Il faut enfin souligner l’existence de technologies de plus en plus adaptées pour les enfants qui ne peuvent pas s’exprimer oralement: synthétiseurs vocaux, tableaux de communication électroniques, tablettes numériques… Il existe par exemple des tableaux de communication intéressants, pas forcément onéreux sur IPad, avec l’avantage d’être léger et facilement transportable.
Le rôle de l’orthophoniste est donc de choisir dans sa « boîte à outils », et en accord avec la famille, quelle technique conviendra le mieux à l’enfant. Il faut d’ailleurs souvent réajuster, réenvisager les méthodes, imaginer du sur-mesure, car les enfants sont tous uniques et plein de surprises!
Y a-t-il des orthophonistes « spécialisés » dans ce type de troubles, comment les parents peuvent-ils les trouver?

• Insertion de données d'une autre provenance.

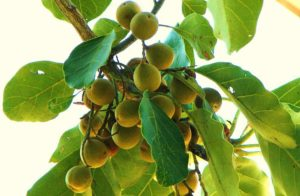Bahera nuts (November)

Le Certificat de Capacité d’Orthophoniste (devenu cette année (2012) un Master 2 d’orthophonie) ouvre le champ de rééducations et prise en charge diverses et variées (Cf nomenclature générale des actes http://www.ameli.fr/fileadmin/user_upload/documents/NGAP_14_02_2013.pdf page 68). L’orthophonie se veut généraliste. Toutefois, et surtout en ville, certaines orthophonistes font le choix de centrer leurs formations dans un domaine en particulier et de fait, reçoivent plus de patients souffrant de cette pathologie.
Certains orthophonistes sont formés à des méthodes spécifiques non enseignées en formation initiale (Makaton, PECS , Padovan, DNP, ABA, Gestion Mentale, Logico-mathématique, Ostéovox…) et certains organismes de formation recensent les personnes formées à leur méthode.
Pour les parents, le plus simple est de faire appel à l’orthophoniste de leur quartier qui fera appel à son réseau pour conseiller une orthophoniste formée à telle ou telle méthode. Pour information, les orthophonistes forment le corps de métier du champ médical et paramédical qui se forme le plus.